Task directions: What is needed here is an exact transcription of all the entries.

(Stored data)

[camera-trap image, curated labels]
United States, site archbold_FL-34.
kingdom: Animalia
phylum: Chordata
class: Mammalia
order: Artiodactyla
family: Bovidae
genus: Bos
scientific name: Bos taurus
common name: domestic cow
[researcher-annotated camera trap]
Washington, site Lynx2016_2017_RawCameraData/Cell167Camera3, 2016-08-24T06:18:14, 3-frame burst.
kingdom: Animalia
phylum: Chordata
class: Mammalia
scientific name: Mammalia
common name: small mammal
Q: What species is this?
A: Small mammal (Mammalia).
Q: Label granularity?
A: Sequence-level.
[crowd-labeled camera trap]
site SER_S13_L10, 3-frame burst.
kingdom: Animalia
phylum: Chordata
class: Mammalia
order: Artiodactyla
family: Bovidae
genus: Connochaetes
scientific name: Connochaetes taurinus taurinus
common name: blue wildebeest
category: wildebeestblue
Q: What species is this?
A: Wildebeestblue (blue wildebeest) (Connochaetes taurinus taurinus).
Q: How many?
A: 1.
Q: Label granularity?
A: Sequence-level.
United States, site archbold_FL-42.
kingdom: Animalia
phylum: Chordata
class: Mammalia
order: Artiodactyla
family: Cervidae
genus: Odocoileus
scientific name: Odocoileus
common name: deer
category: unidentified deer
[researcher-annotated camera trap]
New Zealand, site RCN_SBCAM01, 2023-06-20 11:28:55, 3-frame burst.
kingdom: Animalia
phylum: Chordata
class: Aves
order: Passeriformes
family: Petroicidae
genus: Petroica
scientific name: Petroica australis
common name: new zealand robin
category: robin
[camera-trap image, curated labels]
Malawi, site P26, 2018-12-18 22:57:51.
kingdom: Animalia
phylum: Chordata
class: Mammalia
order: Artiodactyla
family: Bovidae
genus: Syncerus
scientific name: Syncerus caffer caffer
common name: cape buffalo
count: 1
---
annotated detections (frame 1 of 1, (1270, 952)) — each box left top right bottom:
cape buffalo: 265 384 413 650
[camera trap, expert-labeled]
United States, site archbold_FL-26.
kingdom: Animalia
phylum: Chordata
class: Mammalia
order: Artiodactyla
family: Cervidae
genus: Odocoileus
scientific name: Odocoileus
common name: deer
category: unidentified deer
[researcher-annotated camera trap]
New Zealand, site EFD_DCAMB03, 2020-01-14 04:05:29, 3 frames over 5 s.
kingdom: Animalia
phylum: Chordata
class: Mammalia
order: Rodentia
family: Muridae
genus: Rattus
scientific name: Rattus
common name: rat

Result of the task:
[camera-trap image, curated labels]
United States, site archbold_FL-34.
kingdom: Animalia
phylum: Chordata
class: Mammalia
order: Artiodactyla
family: Bovidae
genus: Bos
scientific name: Bos taurus
common name: domestic cow
[researcher-annotated camera trap]
Washington, site Lynx2016_2017_RawCameraData/Cell167Camera3, 2016-08-24T06:18:14, 3-frame burst.
kingdom: Animalia
phylum: Chordata
class: Mammalia
scientific name: Mammalia
common name: small mammal
Q: What species is this?
A: Small mammal (Mammalia).
Q: Label granularity?
A: Sequence-level.
[crowd-labeled camera trap]
site SER_S13_L10, 3-frame burst.
kingdom: Animalia
phylum: Chordata
class: Mammalia
order: Artiodactyla
family: Bovidae
genus: Connochaetes
scientific name: Connochaetes taurinus taurinus
common name: blue wildebeest
category: wildebeestblue
Q: What species is this?
A: Wildebeestblue (blue wildebeest) (Connochaetes taurinus taurinus).
Q: How many?
A: 1.
Q: Label granularity?
A: Sequence-level.
United States, site archbold_FL-42.
kingdom: Animalia
phylum: Chordata
class: Mammalia
order: Artiodactyla
family: Cervidae
genus: Odocoileus
scientific name: Odocoileus
common name: deer
category: unidentified deer
[researcher-annotated camera trap]
New Zealand, site RCN_SBCAM01, 2023-06-20 11:28:55, 3-frame burst.
kingdom: Animalia
phylum: Chordata
class: Aves
order: Passeriformes
family: Petroicidae
genus: Petroica
scientific name: Petroica australis
common name: new zealand robin
category: robin
[camera-trap image, curated labels]
Malawi, site P26, 2018-12-18 22:57:51.
kingdom: Animalia
phylum: Chordata
class: Mammalia
order: Artiodactyla
family: Bovidae
genus: Syncerus
scientific name: Syncerus caffer caffer
common name: cape buffalo
count: 1
---
annotated detections (frame 1 of 1, (1270, 952)) — each box left top right bottom:
cape buffalo: 265 384 413 650
[camera trap, expert-labeled]
United States, site archbold_FL-26.
kingdom: Animalia
phylum: Chordata
class: Mammalia
order: Artiodactyla
family: Cervidae
genus: Odocoileus
scientific name: Odocoileus
common name: deer
category: unidentified deer
[researcher-annotated camera trap]
New Zealand, site EFD_DCAMB03, 2020-01-14 04:05:29, 3 frames over 5 s.
kingdom: Animalia
phylum: Chordata
class: Mammalia
order: Rodentia
family: Muridae
genus: Rattus
scientific name: Rattus
common name: rat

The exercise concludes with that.